Content
“Permit me to introduce the bookish Mr. Wessells. I do not characterize him so because he works in the rare book trade. Nor because one year after learning of the existence of Avram Davidson, he published the definitive annotated bibliography of that great writer's myriad and far-scattered works. Though that is impressive. No, I do so because the formal qualities of books hold a particular fascination for him. Above and beyond, I mean, that held by other, equally serious writers. Note the fabulations that throng this volume, the critical fictions, fragmentary journals, the fictive authors, the narrator who may be Henry himself. That isn't the sole point of the work, mind you. But, oh boy, is it there.
So what is he like? Well, in occult circles, each Art has its exoteric and esoteric aspects, its outer and inner faces. So too with people. The exoteric Henry Wessells is earnest, friendly (I always picture him smiling), and open. The esoteric HW is ... well, as he presents himself here. Which is not to say that the outer self is unimportant.
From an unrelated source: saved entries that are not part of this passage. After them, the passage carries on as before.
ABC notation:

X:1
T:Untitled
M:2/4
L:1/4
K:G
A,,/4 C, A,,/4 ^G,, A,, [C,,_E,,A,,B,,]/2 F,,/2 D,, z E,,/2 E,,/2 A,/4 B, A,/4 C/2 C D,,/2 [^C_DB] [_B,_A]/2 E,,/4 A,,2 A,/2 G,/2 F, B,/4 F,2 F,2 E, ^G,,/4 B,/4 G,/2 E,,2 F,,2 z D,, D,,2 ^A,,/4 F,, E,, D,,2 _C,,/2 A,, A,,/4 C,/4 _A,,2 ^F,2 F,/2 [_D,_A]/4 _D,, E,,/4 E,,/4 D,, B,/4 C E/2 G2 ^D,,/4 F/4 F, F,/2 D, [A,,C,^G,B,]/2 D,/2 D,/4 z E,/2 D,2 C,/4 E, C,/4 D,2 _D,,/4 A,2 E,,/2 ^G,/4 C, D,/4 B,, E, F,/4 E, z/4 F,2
Chemistry, after all, began as the exoteric face of alchemy. But the secret self is the more rarely encountered and thus its appearance is to be celebrated.
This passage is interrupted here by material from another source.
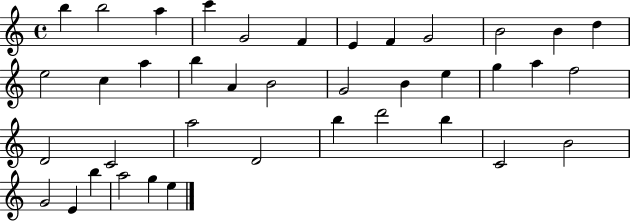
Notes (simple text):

B5/q B5/h A5/q C6/q G4/h F4/q E4/q F4/q G4/h B4/h B4/q D5/q E5/h C5/q A5/q B5/q A4/q B4/h G4/h B4/q E5/q G5/q A5/q F5/h D4/h C4/h A5/h D4/h B5/q D6/h B5/q C4/h B4/h G4/h E4/q B5/q A5/h G5/q E5/q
A story, as John Gardner was fond of reminding us, aspires to the state of a waking dream. And Henry Wessells is, as he himself says of (perhaps) someone else in quite a different context, ‘a dealer in rare and antiquarian dreams.’ Which dreams have been preserved herein for connoisseurs of the strange and carefully wrought. Now they will be dropped like a bottle into the ocean of story. A hundred years hence, somebody very much like Henry will, in the course of his literary beach-combing, pick up this book and read these pages. And all the time in between will vanish into thin air. Because nothing is as real as a book. Nothing is as lasting as a dream.”